[Text excerpt Boundary: Start]

Friday, April 13, 2018
Captain America: Rewriting History ... Kirby Style
The main story in CAPTAIN AMERICA #700, by storytellers Mark Waid and Chris Samnee, colorist Matthew Wilson, and letterer Joe Caramagna, serves as a powerful culmination of this creative team’s run alongside the Sentinel of Liberty. But these all-star artists aren’t the only ones getting in on the landmark issue action! The Cap’s co-creator, Jack “King” Kirby himself, contributes to the action as well in a special bonus story written by Waid with colors by Wilson!
In the back of issue #700, Mark Waid took on the mammoth task of repurposing original Jack Kirby and Frank Giacoia art from TALES OF SUSPENSE with a brand-new Steve Rogers story. To get the all the details, we caught up with the writer to ask how he went about creating this cross-generational collaboration.
Marvel.com: How did you come up with the idea for this one-of-a-kind story?
Mark Waid: I’ve been wanting to do something like this for a long, long time. In the earliest days of the MARVEL ESSENTIALS black-and-white volumes, I came to realize just how many Silver Age and Bronze Age comics artists produced consistent and reliable work in an old-fashioned six-panel grid. To be honest, there weren’t that many who did huge, long, hundreds-of-pages uninterrupted runs in the 1960s and 1970s—John Buscema, Jack Kirby, Steve Ditko, Gene Colan, a few others. But I’d always wondered what it would be like to redialogue their material to create new stories—especially if I could pick-and-choose specific panels to build brand-new pages.
Marvel.com: Can you tell us what your process was like?
Mark Waid: Way more complicated than you’d think.
STEP ONE: I had to pick a character, but that was a gimme seeing as how this was going to be for CAPTAIN AMERICA #700.
STEP TWO: Before I even began choosing the artwork, I had to settle on one and only one penciller/inker team for visual consistency. This immediately winnowed down the number of available Captain America pages pretty substantially—inkers like Syd Shores and Dick Ayers were fine craftsmen, but their work was either too sparse (comparatively) or too centered on very specific scenes (say, World War II battle scenes) that would be difficult to weave into a modern narrative. In the end, based on the volume of collaboration as much as anything, I opted to pull from the Jack Kirby and Frank Giacoia stories from TALES OF SUSPENSE.

[Text excerpt Boundary: End]

**Task goal:**
Return the Captain America #700 article above, word for word and in full.

[Provided information Boundary: Start]

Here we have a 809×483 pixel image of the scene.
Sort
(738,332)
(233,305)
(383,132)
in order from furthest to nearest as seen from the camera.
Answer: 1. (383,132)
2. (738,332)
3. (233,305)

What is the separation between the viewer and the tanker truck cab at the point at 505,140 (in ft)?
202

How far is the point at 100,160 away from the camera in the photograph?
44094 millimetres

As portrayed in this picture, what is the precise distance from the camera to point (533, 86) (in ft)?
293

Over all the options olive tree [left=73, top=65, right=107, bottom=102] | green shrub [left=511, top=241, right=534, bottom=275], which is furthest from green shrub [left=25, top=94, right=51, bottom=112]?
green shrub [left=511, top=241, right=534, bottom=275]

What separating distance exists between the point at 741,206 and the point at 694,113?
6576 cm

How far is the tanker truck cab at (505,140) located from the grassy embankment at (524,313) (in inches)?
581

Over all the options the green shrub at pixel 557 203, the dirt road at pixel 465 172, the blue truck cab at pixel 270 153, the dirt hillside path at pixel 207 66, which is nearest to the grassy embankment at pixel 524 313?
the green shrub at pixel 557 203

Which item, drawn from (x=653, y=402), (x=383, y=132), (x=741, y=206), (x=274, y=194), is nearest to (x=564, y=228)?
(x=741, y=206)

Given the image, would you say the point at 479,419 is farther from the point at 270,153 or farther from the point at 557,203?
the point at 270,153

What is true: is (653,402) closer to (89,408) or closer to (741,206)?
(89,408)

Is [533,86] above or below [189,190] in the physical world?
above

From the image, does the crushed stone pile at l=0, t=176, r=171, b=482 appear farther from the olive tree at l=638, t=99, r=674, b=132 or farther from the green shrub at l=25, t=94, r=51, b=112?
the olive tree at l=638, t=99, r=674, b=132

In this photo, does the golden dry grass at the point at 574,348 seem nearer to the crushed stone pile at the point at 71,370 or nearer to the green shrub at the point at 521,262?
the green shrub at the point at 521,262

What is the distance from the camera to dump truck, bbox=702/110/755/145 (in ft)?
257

[Provided information Boundary: End]
[Provided information Boundary: Start]

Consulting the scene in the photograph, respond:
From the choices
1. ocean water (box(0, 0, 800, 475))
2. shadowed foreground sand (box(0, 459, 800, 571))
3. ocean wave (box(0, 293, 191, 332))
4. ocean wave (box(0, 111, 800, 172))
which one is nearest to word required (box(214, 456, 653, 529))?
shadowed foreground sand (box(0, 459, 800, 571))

[Provided information Boundary: End]

**Result:**
Friday, April 13, 2018
Captain America: Rewriting History ... Kirby Style
The main story in CAPTAIN AMERICA #700, by storytellers Mark Waid and Chris Samnee, colorist Matthew Wilson, and letterer Joe Caramagna, serves as a powerful culmination of this creative team’s run alongside the Sentinel of Liberty. But these all-star artists aren’t the only ones getting in on the landmark issue action! The Cap’s co-creator, Jack “King” Kirby himself, contributes to the action as well in a special bonus story written by Waid with colors by Wilson!
In the back of issue #700, Mark Waid took on the mammoth task of repurposing original Jack Kirby and Frank Giacoia art from TALES OF SUSPENSE with a brand-new Steve Rogers story. To get the all the details, we caught up with the writer to ask how he went about creating this cross-generational collaboration.
Marvel.com: How did you come up with the idea for this one-of-a-kind story?
Mark Waid: I’ve been wanting to do something like this for a long, long time. In the earliest days of the MARVEL ESSENTIALS black-and-white volumes, I came to realize just how many Silver Age and Bronze Age comics artists produced consistent and reliable work in an old-fashioned six-panel grid. To be honest, there weren’t that many who did huge, long, hundreds-of-pages uninterrupted runs in the 1960s and 1970s—John Buscema, Jack Kirby, Steve Ditko, Gene Colan, a few others. But I’d always wondered what it would be like to redialogue their material to create new stories—especially if I could pick-and-choose specific panels to build brand-new pages.
Marvel.com: Can you tell us what your process was like?
Mark Waid: Way more complicated than you’d think.
STEP ONE: I had to pick a character, but that was a gimme seeing as how this was going to be for CAPTAIN AMERICA #700.
STEP TWO: Before I even began choosing the artwork, I had to settle on one and only one penciller/inker team for visual consistency. This immediately winnowed down the number of available Captain America pages pretty substantially—inkers like Syd Shores and Dick Ayers were fine craftsmen, but their work was either too sparse (comparatively) or too centered on very specific scenes (say, World War II battle scenes) that would be difficult to weave into a modern narrative. In the end, based on the volume of collaboration as much as anything, I opted to pull from the Jack Kirby and Frank Giacoia stories from TALES OF SUSPENSE.